Make best use of India-Aus trade pact, Goyal tells steel industry

New Delhi,  Commerce Minister Piyush Goyal on Tuesday urged the domestic steel industry to make best use of the India-Australia Economic Cooperation & Trade Agreement (ECTA) Agreement and look at capturing new opportunities in Australia.

He said this while speaking at the 3rd edition of ISA Steel Conclave.

"Developed countries recognise that the Indian economy will drive world growth," he said.

He highlighted that post agreement with Australia, all of India's steel exports to Australia will become duty free. He urged the industry to make best use of this agreement and look at capturing new opportunities in Australia.

The minister further said that these trading agreements with developed countries will usher in new opportunities "for our youth and businesses across sectors".

The Australian Parliament earlier on Tuesday ratified the ECTA.

Goyal said the steel industry is a major stakeholder, contributing significantly to the export earnings.

He urged the steel producers to strive to develop Brand India and observed that the steel industry is the low hanging fruit in India's integrated efforts to create global recognition of Indian products.

+++

> Required actions
(1) According to the article on Goyal and the steel industry, at what event did Goyal speak?
(2) Carry on the article on Goyal and the steel industry, starting right after its last sentence.
The material that comes next is separate from the article.

> Information shown

+++

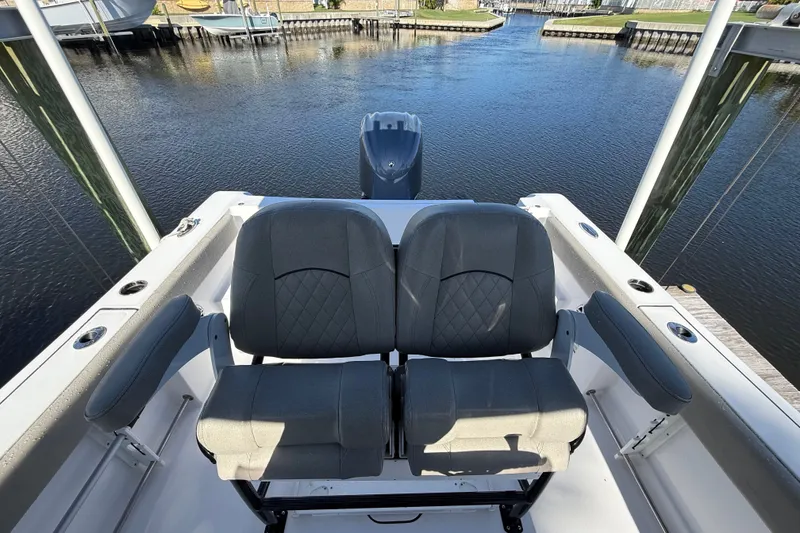 Slide: The Image of 2023 Sportsman Heritage 241 Center Console boat seats overlooking marina. - 53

+++

> Your responses
(1) At the 3rd edition of ISA Steel Conclave.

(2)
On withdrawal of export duty on steels and various steel products, Goyal explained that duty was imposed as a temporary measure to maintain price stability and maintain growth momentum in the country. He said these actions taken by the government have resulted in reining in inflation.

The minister appreciated the steel industry for understanding the problem and fully supporting the government's action.

"The government's effort has been to protect the Indian Steel Industry through 'Melt and Pour' provision in our FTAs," he said, assuring that through this provision only, steel that is produced locally in those countries can be imported into India.

He opined that Indian steel industry will continue to have an edge in the international market with the removal of duties on steel exports.

Noting that availability of coking coal is a major challenge for the steel industry, Goyal urged the industry to collaborate with eminent institutions and undertake research to find alternate solutions for this.